- Source document -
Joseph R Biden Jnr is now the President-Elect of the USA.  By the time of his inauguration he will, aged 78, be America’s oldest president.  Together with Speaker of the House of Representatives, Nancy Pelosi, aged 80 and Mitch McConnell probable Senate Majority Leader also aged 78 , they will form a trio of VERY experienced political leaders.

Vice President-Elect, Kamala Harris aged 56 is literally of a different generation.

So has 80 become the new 60?

Step back in time?

I’ve been speaking with a number of clients about this very point over recent months.  As Covid restrictions and lockdowns have been implemented, people have had time on their hands. A number of them have taken the opportunity to reflect on their futures and put their houses in order to prepare for the next stage in their life.

Saved entries

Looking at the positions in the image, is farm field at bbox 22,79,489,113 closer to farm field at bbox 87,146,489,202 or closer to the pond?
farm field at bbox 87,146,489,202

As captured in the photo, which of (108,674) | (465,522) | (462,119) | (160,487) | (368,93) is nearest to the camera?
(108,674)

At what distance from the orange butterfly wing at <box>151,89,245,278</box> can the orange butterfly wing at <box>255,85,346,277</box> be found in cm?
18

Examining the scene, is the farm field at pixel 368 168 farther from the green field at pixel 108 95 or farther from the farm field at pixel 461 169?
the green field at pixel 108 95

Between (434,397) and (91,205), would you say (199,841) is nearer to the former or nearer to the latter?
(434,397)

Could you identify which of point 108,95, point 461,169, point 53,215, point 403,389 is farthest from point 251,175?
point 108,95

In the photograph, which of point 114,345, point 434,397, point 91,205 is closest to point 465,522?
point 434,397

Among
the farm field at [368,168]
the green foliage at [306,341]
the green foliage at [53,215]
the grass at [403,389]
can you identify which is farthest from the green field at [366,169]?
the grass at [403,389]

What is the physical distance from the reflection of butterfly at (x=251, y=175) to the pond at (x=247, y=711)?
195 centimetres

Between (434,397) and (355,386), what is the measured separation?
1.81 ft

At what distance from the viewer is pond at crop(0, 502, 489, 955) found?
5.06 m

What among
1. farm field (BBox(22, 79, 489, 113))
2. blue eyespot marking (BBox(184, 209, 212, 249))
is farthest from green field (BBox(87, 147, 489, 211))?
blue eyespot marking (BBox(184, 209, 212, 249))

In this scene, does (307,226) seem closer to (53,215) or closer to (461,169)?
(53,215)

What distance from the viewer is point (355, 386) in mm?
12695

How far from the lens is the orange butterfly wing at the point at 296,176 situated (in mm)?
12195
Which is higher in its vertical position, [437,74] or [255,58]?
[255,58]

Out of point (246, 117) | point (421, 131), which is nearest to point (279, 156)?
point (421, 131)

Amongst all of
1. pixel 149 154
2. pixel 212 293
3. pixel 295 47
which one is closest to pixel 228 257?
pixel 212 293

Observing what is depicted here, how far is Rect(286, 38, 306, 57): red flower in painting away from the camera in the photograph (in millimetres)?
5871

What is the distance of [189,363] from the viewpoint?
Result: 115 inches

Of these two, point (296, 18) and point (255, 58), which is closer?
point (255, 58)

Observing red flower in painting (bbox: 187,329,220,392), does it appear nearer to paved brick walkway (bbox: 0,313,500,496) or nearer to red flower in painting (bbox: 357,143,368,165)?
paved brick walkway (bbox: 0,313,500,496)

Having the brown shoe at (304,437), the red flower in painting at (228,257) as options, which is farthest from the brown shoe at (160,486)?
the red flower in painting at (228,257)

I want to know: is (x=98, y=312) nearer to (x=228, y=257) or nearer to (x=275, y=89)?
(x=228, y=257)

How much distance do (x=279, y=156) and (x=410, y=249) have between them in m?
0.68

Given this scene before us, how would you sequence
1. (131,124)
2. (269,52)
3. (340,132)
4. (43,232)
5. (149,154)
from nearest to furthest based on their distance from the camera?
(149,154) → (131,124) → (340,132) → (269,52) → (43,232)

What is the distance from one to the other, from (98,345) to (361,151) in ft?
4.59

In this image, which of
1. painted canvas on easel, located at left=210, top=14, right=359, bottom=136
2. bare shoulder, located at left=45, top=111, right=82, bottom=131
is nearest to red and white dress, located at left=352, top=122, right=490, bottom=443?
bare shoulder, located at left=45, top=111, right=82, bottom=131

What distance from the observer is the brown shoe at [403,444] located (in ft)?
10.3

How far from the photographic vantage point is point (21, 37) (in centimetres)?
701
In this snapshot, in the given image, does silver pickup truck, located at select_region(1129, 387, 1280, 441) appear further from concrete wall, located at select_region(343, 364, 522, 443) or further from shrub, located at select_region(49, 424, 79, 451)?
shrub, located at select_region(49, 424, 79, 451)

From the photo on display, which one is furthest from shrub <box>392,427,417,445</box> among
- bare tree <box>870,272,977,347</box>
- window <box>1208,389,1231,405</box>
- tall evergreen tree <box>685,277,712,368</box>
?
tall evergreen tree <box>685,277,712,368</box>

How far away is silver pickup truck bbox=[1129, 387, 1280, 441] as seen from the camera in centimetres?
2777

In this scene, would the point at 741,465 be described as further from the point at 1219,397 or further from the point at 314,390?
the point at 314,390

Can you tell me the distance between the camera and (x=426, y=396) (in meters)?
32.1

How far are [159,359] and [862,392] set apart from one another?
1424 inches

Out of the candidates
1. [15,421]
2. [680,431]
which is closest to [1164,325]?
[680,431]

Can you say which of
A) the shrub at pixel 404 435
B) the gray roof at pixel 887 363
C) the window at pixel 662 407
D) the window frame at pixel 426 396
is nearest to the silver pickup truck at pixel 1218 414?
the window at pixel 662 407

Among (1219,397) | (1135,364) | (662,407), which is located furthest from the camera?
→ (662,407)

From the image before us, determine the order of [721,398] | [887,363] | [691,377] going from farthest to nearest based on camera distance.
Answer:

- Directions for this task -
Continue the article about Joe Biden's age and later-life planning, picking up right after its final sentence.

- Response box -
And how views of retirement have changed over the years!  I can remember in the late 80s having a meeting with a financial adviser and going through a “fact-find”; a questionnaire designed to ascertain where your finances are now and how you would like them to develop in the short, medium and long-term.  Then, I wanted to retire “early”, aged 55, financially secure with probably 20 years of happy, relaxing, retirement ahead of me (guess what, still working at 57!)

I should be so lucky

Now, many clients see themselves retiring later and having a much more active retirement, with possible voluntary work, travel, sport and many other activities filling their time. And why not?  Age expectancy has grown by 7 years since the time of that fact find. I suspect that, as working patterns have changed over time, those in their 60s and 70s probably don’t “feel” as old as their parents did at the same age.

Of course, that active retirement will not come cheap. I have been working with those clients to give them an insight into the funds they will need to enjoy that part in their life.  Just like my financial adviser friend back in the 80s, that assessment starts with an understanding of the current position, looking both at income and capital.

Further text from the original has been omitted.